From tough conditions to brutal draws, the Sunshine Double is a tough nut to crack

Winning the Sunshine Double is one of the most demanding feats in tennis and only 10 players have managed to accomplish it.
So what makes the Sunshine Double such a difficult mission to accomplish?
The Roland Garros-Wimbledon double remains the biggest beast to tame on the calendar and only nine players (Bjorn Borg, Rafael Nadal and Roger Federer on the men’s side and Margaret Court, Billie Jean King, Chris Evert, Martina Navratilova, Steffi Graf and Serena Williams on the women’s tour) have produced the Herculean effort to win both tournaments in the same year.
Then you also have the back-to-back Canadian Open-Cincinnati Masters which also requires a strenuous effort to get through in two weeks.
However, the Sunshine double is like no other.
The Indian Wells Masters has been on the men’s calendar since 1974 while the Miami Open joined in 1985 to create the unique Sunshine Double.
It’s the reverse for the women as the Miami Open became part of the tour in 1985 while Indian Wells joined four years later.
To date, only seven men (Jim Courier, Michael Chang, Pete Sampras, Marcelo Rios, Andre Agassi, Roger Federer (3) and Novak Djokovic(4)) and three women (Steffi Graf, Kim Clijsters and Victoria Azarenka) have won the tournaments in the same year.
What exactly makes it so difficult?
For starters, one tournament takes place in the Golden State of California and the other in the Sunshine State of Florida so the travelling alone is pretty demanding.
There is, of course, also the small factor of the three-hour time zone difference between the two states.
Clijsters, who won the double in 2005, explained to wtatennis.com back in 2014 why it is so difficult to be at your best in both tournaments.
“The most obvious thing is the longevity of the trip. You’re hoping to play four weeks in a row, and that’s the biggest challenge of the trip,” she said.
“It’s a very long trip, and you’ve got to try to create the same feeling as if you are playing a Grand Slam. You’re playing one day, then one day off, then one day, then one day off, and so on. It’s a long trip. You’ve got to stay really focused.”
You also have the different conditions as at the start of March you are in the California desert where you will experience dry heat for the best part of two weeks.
As soon as you head east to Florida in the middle of the month, it becomes hot and humid.
Let’s not forget that the schedule is jam-packed. Unlike the other Masters 1000 and Premier Mandatory events, which runs from Monday to Sunday, both Indian Wells and Miami take place over two weeks.
So players generally have a bit more breathing space as the winners of the Indian Wells event usually only kicks off their Miami campaign six days later.

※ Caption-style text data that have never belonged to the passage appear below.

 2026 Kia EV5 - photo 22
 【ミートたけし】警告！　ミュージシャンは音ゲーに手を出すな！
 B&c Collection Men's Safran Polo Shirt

“I had learned from experience that, after winning one tournament, there’s a danger that you will lose your focus at your next one,” Clijsters added. “That’s something that I used on that long Indian Wells-Miami trip, because after that Indian Wells final you’re immediately into your next tournament in Miami. This is different to other trips.
“After I won the US Open, I didn’t care about doing my cool-down afterwards, or stretching, and that’s because you feel that you’re done. But on that Indian Wells-Miami trip, you have to think that after Indian Wells you’re going to be playing again very soon in Miami, and so any celebrations will have to come after the trip, and not between tournaments.”

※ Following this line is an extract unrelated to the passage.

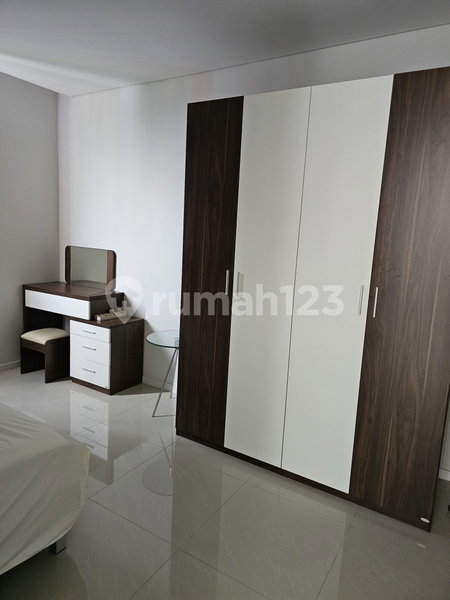 Apartment for rent in Ciputat, Indonesia · Paddington Heights · 2 rooms, 2 baths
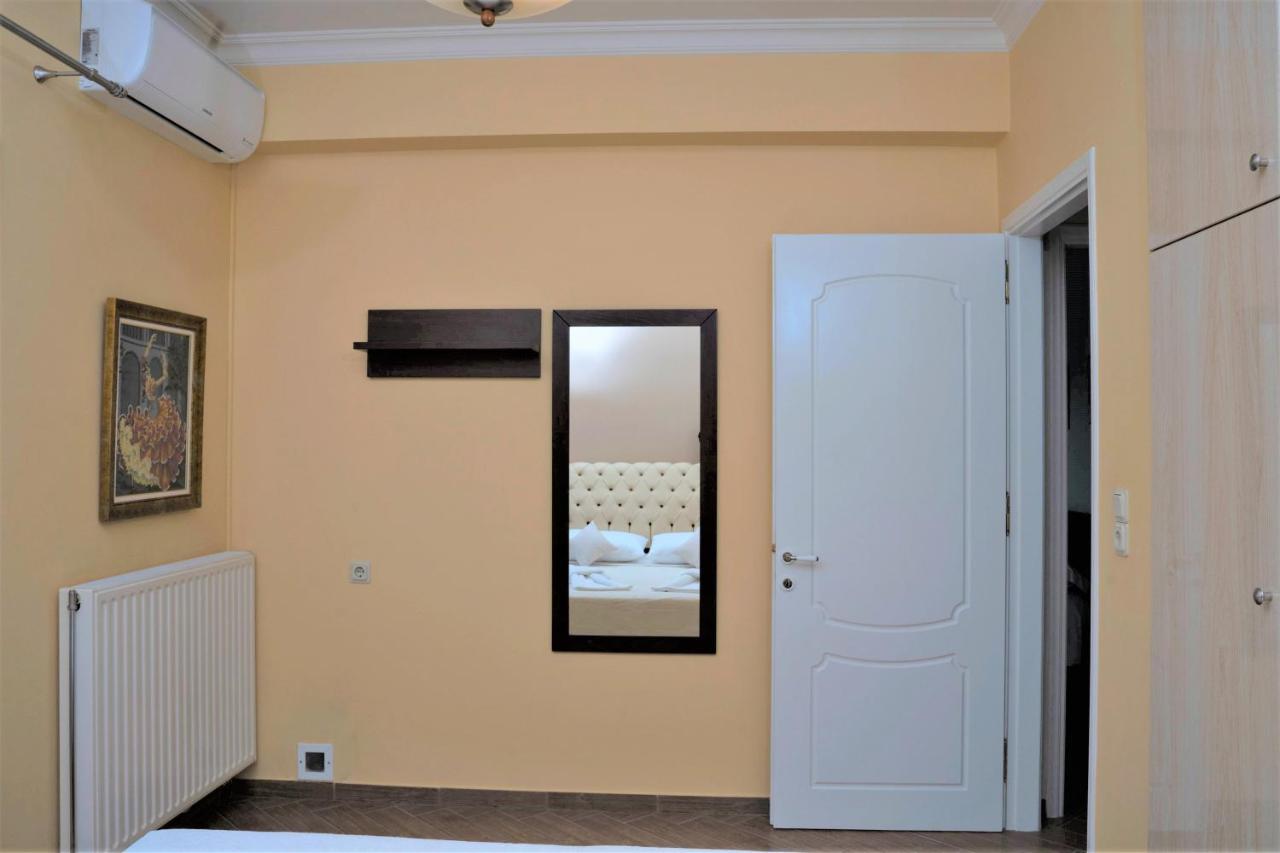 La Bella Vita - Luxury Holiday House Close To Corfu Town Potamos  Exterior photo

But as Federer puts it, the Masters 1000s and the WTA Premier Mandatory draws are “brutal early on”.
“I know how hard it is to win back-to-back Indian Wells and Miami titles,” he told ATPWorldTour.com before he achieved the 2017 double.
“As we know in Masters 1000s, draws are brutal early on already. There is no warming up and playing qualifiers ranked No. 250, which even they are not easy to beat sometimes on any given day and especially in the best of three sets, the margins are small.”

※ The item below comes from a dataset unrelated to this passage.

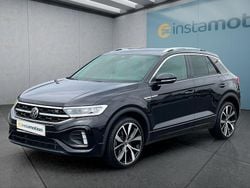 Gebraucht 2024 VW T-Roc SUV | 34.549 € (Fairer Preis)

Federer came up short of standing a chance to add a fourth double to his collection, but the man who beat him Sunday’s final, Dominic Thiem, will get a chance to join some illustrious company in Miami next week.
On the WTA side, Bianca Andreescu will look to become just the fourth woman to win the back-to-back titles after she won her maiden Premier Mandatory event by defeat three time Grand Slam winner Angelique Kerber.
But both Thiem and Andreescu will be wary that Sunshine Double is a tough nut to crack with the tournament taking place in the brand new Hard Rock Stadium in Miami Gardens, having left its Key Biscayne home after the 2018 event.